Не думая униматься, хозяин жилища с вновь вспыхнувшей на раскрасневшемся лице довольной ухмылкой произнёс:
– Хм, вот кого-кого, а сенаторов, не обременённых излишней каплей лести и притворства, я ценил и продолжаю высоко ценить. Твой благодарственный посыл, Овидий, принимается мною! Ха-ха! Да как я погляжу, ты не один сюда пришёл?
– Да, я не один, Луций! Вместе со мной на сей прекрасный званый ужин пришёл и мой племянник Владиус! Он вместе с родителями прибыл в Рим из далёкой провинции Британия.
– Владиус?! Ох, однако, какое редкое и очень занимательное и звучное имя!
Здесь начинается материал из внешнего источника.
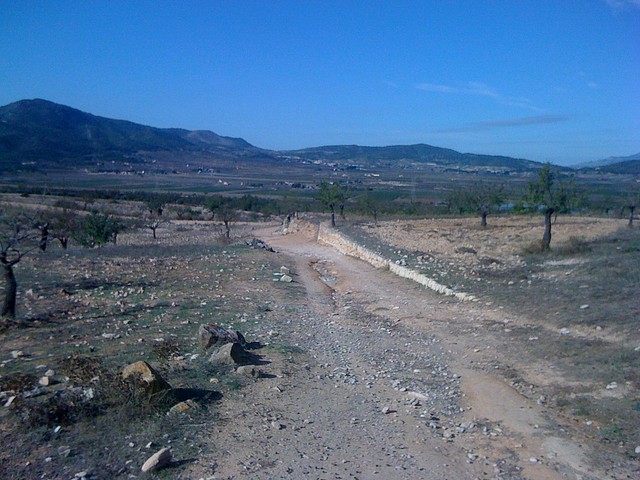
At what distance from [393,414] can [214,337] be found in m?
3.78

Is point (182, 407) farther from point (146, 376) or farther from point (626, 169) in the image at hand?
point (626, 169)

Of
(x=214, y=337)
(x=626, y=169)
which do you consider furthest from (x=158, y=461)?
(x=626, y=169)

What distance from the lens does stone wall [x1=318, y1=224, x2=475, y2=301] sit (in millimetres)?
16680

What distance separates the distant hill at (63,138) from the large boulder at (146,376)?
89421 millimetres

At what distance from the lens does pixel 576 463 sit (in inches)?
247

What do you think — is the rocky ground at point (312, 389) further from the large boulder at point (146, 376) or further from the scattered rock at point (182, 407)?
the large boulder at point (146, 376)

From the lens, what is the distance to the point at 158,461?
5750mm

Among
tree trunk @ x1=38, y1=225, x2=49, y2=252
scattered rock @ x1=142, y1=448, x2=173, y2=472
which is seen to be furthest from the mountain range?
scattered rock @ x1=142, y1=448, x2=173, y2=472

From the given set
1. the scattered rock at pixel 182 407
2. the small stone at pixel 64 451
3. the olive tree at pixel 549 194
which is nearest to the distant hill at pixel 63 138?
the olive tree at pixel 549 194

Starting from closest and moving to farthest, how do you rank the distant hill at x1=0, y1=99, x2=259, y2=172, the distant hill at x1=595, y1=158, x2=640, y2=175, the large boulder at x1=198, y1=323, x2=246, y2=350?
the large boulder at x1=198, y1=323, x2=246, y2=350
the distant hill at x1=0, y1=99, x2=259, y2=172
the distant hill at x1=595, y1=158, x2=640, y2=175

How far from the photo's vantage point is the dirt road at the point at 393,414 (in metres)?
6.20

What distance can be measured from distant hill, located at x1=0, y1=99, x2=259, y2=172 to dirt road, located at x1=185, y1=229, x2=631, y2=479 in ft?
288

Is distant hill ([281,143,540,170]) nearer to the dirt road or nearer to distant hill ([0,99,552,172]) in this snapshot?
distant hill ([0,99,552,172])

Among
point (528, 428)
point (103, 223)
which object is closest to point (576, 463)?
point (528, 428)
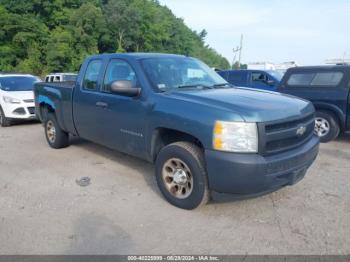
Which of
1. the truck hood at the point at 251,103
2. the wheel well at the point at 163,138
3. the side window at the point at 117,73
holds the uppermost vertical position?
the side window at the point at 117,73

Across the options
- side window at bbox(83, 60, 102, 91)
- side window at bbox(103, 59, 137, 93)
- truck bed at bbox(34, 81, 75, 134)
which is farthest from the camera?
truck bed at bbox(34, 81, 75, 134)

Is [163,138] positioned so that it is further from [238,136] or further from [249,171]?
[249,171]

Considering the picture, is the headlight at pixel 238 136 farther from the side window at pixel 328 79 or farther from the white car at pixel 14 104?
the white car at pixel 14 104

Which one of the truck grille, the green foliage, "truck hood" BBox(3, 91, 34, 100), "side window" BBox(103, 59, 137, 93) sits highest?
the green foliage

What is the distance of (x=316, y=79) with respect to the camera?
7797 mm

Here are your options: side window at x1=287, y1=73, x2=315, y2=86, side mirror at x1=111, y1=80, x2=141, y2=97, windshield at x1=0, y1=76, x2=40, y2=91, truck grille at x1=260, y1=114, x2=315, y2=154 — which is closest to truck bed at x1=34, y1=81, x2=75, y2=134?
side mirror at x1=111, y1=80, x2=141, y2=97

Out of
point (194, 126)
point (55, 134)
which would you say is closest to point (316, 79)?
point (194, 126)

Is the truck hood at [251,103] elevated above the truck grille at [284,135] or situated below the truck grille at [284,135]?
above

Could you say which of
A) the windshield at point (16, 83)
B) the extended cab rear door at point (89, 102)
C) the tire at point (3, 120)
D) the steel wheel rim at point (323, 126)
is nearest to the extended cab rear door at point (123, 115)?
the extended cab rear door at point (89, 102)

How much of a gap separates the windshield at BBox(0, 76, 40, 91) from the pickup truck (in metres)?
5.87

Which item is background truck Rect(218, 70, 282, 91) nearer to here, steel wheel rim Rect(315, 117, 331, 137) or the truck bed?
steel wheel rim Rect(315, 117, 331, 137)

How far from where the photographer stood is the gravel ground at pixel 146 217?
10.3ft

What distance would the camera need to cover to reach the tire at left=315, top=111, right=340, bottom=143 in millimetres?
7398

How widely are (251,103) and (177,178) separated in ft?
4.04
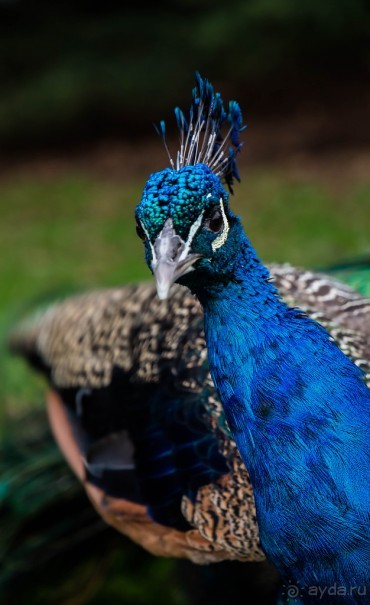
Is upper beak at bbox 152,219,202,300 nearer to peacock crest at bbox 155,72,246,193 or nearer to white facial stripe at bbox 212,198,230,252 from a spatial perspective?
white facial stripe at bbox 212,198,230,252

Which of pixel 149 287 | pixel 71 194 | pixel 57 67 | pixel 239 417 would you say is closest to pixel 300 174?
pixel 71 194

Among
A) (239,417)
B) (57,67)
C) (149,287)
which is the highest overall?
(57,67)

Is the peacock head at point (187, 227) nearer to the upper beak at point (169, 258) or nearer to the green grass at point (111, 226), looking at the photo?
the upper beak at point (169, 258)

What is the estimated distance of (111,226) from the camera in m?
4.95

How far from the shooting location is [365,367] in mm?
1604

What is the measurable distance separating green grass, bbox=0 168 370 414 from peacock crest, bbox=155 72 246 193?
2.60 metres

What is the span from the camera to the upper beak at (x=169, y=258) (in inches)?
46.6

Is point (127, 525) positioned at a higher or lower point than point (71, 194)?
lower

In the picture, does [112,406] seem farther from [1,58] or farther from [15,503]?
[1,58]

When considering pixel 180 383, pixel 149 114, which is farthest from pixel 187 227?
pixel 149 114

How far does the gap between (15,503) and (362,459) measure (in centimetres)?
121

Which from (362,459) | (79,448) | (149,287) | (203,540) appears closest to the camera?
(362,459)

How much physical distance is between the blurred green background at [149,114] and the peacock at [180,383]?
2514 mm

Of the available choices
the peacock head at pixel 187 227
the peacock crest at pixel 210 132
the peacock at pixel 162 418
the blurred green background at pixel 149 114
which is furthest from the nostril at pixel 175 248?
the blurred green background at pixel 149 114
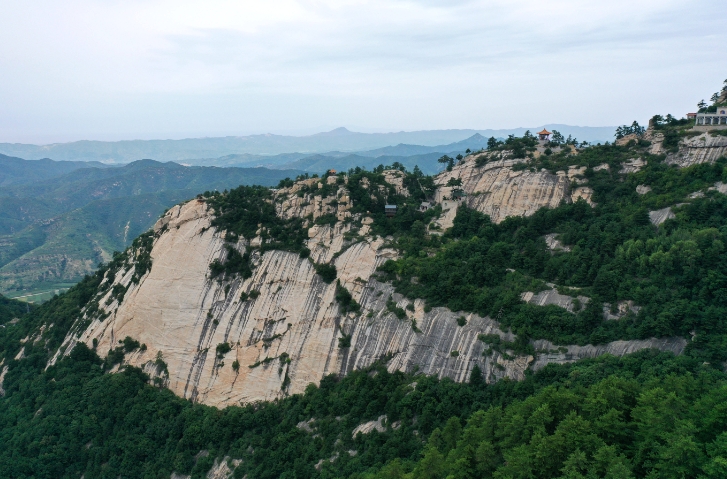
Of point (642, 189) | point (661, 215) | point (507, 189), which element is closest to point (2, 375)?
point (507, 189)

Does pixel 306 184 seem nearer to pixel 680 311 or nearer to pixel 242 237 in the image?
pixel 242 237

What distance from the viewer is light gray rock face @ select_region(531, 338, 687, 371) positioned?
27375 mm

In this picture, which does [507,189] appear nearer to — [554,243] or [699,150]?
[554,243]

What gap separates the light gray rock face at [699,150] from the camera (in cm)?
3719

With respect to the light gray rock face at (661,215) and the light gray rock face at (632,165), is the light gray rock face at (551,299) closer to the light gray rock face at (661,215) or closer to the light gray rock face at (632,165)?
the light gray rock face at (661,215)

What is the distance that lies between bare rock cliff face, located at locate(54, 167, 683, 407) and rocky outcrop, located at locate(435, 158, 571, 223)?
9 centimetres

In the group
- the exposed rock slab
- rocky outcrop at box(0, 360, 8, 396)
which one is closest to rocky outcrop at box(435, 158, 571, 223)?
the exposed rock slab

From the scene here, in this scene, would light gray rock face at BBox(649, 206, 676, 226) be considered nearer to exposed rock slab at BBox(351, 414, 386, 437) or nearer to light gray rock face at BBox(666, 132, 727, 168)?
light gray rock face at BBox(666, 132, 727, 168)

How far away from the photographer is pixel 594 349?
29.0 m

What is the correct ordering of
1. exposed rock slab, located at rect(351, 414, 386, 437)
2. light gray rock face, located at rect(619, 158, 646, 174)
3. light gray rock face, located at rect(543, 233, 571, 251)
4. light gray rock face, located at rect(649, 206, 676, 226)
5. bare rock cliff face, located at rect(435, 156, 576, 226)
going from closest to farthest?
exposed rock slab, located at rect(351, 414, 386, 437)
light gray rock face, located at rect(649, 206, 676, 226)
light gray rock face, located at rect(543, 233, 571, 251)
light gray rock face, located at rect(619, 158, 646, 174)
bare rock cliff face, located at rect(435, 156, 576, 226)

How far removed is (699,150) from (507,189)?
46.2 feet

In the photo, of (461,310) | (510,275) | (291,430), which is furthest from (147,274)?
(510,275)

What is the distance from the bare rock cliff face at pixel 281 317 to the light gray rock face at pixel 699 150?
8142 millimetres

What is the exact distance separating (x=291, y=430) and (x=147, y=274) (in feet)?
70.1
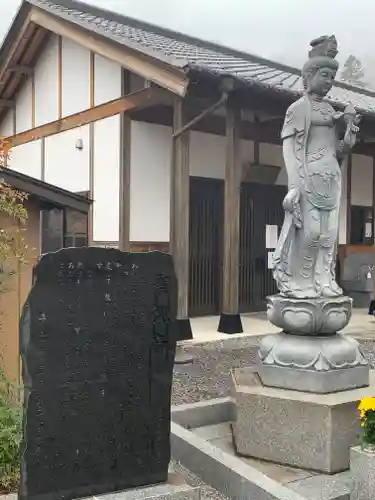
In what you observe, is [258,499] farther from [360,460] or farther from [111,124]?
[111,124]

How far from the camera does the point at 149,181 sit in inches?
423

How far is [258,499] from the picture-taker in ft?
12.1

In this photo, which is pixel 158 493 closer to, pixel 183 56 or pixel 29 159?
pixel 183 56

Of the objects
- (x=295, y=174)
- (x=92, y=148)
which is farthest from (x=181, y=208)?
(x=295, y=174)

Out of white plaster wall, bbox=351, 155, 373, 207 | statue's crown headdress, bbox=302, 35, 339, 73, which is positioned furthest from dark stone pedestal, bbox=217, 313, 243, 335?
white plaster wall, bbox=351, 155, 373, 207

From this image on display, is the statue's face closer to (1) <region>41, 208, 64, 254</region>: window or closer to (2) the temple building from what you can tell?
(2) the temple building

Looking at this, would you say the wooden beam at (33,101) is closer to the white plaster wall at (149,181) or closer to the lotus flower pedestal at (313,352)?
the white plaster wall at (149,181)

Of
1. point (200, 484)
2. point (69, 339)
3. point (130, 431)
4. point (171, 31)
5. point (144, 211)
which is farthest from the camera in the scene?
point (171, 31)

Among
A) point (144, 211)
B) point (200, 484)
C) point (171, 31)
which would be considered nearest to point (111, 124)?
point (144, 211)

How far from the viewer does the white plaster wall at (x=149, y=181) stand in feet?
34.9

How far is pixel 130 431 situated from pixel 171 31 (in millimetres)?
13804

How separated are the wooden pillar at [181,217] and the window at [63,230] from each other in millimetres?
3314

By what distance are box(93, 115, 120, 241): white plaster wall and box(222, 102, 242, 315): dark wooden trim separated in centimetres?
234

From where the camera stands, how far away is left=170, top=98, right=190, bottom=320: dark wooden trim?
9.02m
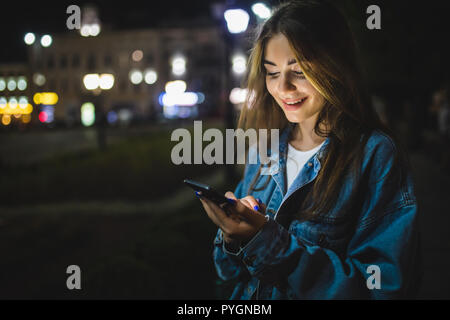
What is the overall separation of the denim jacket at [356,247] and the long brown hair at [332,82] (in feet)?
0.14

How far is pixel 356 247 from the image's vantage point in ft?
4.99

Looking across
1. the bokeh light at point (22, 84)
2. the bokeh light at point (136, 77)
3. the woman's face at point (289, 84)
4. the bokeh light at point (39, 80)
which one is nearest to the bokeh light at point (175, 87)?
the bokeh light at point (136, 77)

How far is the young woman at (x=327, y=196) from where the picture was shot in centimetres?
147

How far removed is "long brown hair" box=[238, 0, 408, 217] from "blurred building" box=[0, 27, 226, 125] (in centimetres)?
5544

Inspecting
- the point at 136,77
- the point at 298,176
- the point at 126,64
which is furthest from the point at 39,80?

Ну что же, я рад приветствовать тебя, племянник праведного сенатора!
– Взаимно, благочестивый Луций Тициний! Я очень рад присутствовать здесь, в этом настоящем оазисе сладострастия и красоты! – не мешкая, точно под стать дядиному уважительному тону, промолвил юноша и мигом в невозмутимой задумчивости замер, попутно в душе ожидая неведомой ответной реакции на свой посыл от хозяина виллы.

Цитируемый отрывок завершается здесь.